**TEXTO APRESENTADO:**
◆ ◆ ◆ ◆ ◆

Eu adiei o fim de Red Dead Redemption 2 por semanas. Eu sabia que o Arthur ia morrer, todo mundo sabia, mas eu não queria ver. Era uma época em que eu também estava tentando salvar algo que já estava morto — um relacionamento que tinha virado um duelo de silêncios, um faroeste emocional onde ninguém queria ser o primeiro a atirar. Então eu arrastava as missões, cavalgava sem destino, parava pra observar o pôr do sol nas colinas de New Hanover, como se aquilo pudesse me curar. E curava, um pouco. Cada vez que eu acampava e ouvia a fogueira crepitar, sentia que estava sendo compreendida de um jeito que ninguém fora daquela tela conseguia. Arthur era um homem em dívida com o próprio passado; eu era uma mulher tentando se convencer de que ainda dava pra recomeçar. Quando o jogo terminou, não foi só o personagem que morreu — foi um pedaço meu. Eu fiquei parada, olhando o nada, e tive a sensação de que o real era o mundo pixelado, e o resto era a simulação. A vida parecia mal otimizada, cheia de bugs sentimentais.
Acho que esse foi o ponto de
virada: comecei a perceber que eu me conectava mais com histórias do que com
pessoas. E não por arrogância ou isolamento, mas por cansaço. O mundo real tem
um tipo de previsibilidade que me entedia. As pessoas repetem frases como quem
repete diálogos de NPC, prometem o que não salvam, te chamam de
“complicada” quando você só tá tentando ser honesta. Nos jogos, não há esse
teatro — ou você vence, ou perde, mas o jogo não finge te entender. Quando
joguei The Last of Us, pela primeira vez, eu senti algo parecido com fé.
O Joel é o tipo de personagem que faz tudo errado pelas razões certas, e aquilo
me parecia mais humano do que qualquer discurso sobre moralidade que eu já
tinha ouvido. O segundo jogo me destruiu e me reconstruiu em partes. Eu entendi
a Ellie — o ódio dela, a culpa, o impulso de buscar sentido na dor. E talvez eu
tenha visto um reflexo meu ali: essa mania de querer entender demais o que
seria mais fácil apenas sentir.

◆ ◆ ◆ ◆ ◆

Atualize o trecho do relato sobre videogames que começa em "Acho que esse" e termina após "parecido com fé.", reproduzindo-o com "previsibilidade" substituído por "monotonia".

**REGISTROS DE DADOS:**
◆ ◆ ◆ ◆ ◆

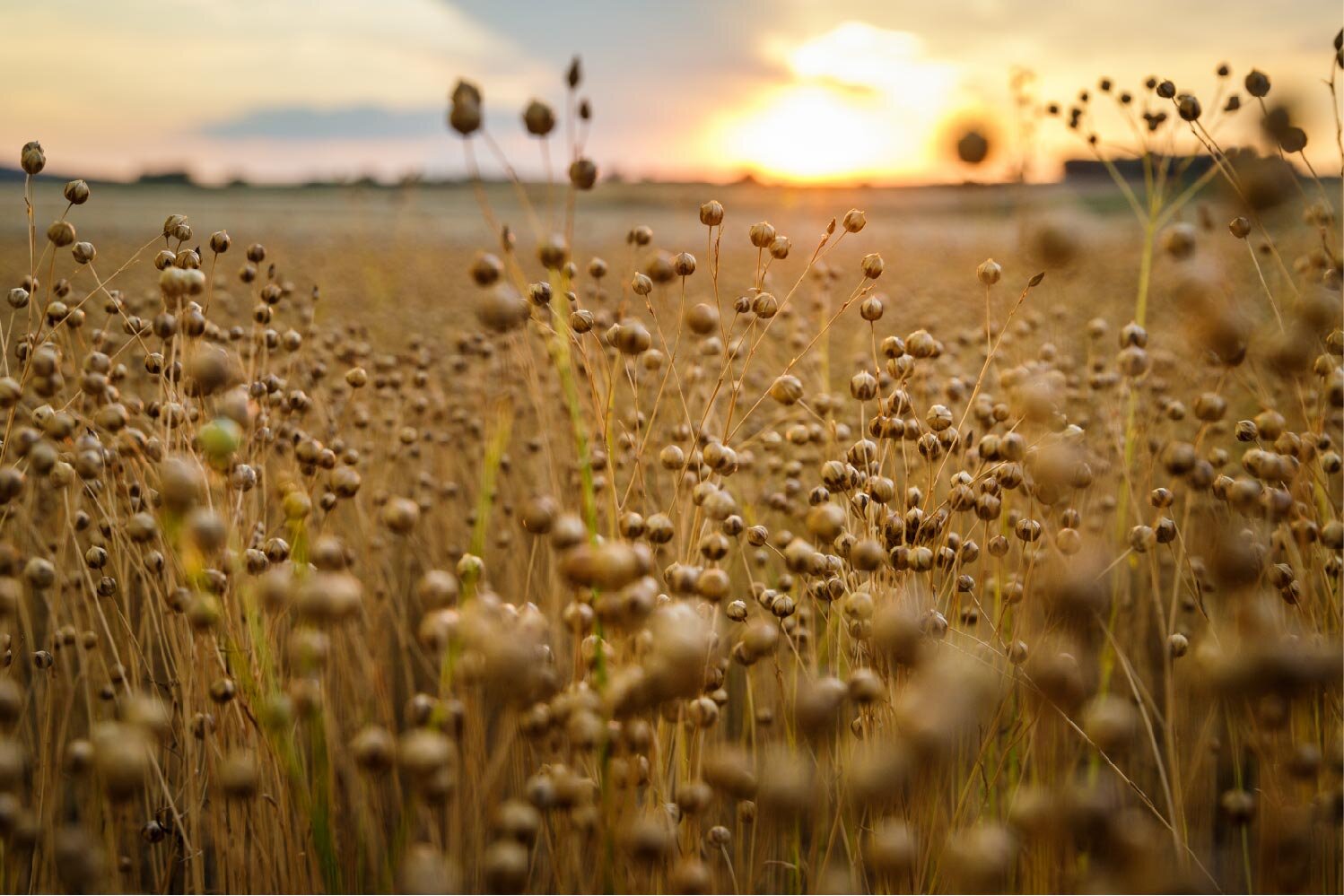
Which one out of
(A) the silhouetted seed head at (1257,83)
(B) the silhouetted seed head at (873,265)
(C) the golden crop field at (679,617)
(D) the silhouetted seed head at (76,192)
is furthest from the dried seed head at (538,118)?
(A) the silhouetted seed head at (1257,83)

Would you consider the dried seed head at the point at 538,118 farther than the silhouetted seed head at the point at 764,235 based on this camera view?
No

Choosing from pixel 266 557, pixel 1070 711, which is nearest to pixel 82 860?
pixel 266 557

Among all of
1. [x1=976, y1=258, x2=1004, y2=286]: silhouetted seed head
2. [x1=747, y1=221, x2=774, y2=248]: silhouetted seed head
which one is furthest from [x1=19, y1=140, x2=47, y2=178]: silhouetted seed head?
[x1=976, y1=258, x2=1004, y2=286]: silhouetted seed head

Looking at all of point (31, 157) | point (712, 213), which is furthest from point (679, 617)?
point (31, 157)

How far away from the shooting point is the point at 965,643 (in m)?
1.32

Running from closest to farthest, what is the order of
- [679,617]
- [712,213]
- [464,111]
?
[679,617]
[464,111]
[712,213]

◆ ◆ ◆ ◆ ◆

**RESOLUÇÃO ESCRITA:**
Acho que esse foi o ponto de
virada: comecei a perceber que eu me conectava mais com histórias do que com
pessoas. E não por arrogância ou isolamento, mas por cansaço. O mundo real tem
um tipo de monotonia que me entedia. As pessoas repetem frases como quem
repete diálogos de NPC, prometem o que não salvam, te chamam de
“complicada” quando você só tá tentando ser honesta. Nos jogos, não há esse
teatro — ou você vence, ou perde, mas o jogo não finge te entender. Quando
joguei The Last of Us, pela primeira vez, eu senti algo parecido com fé.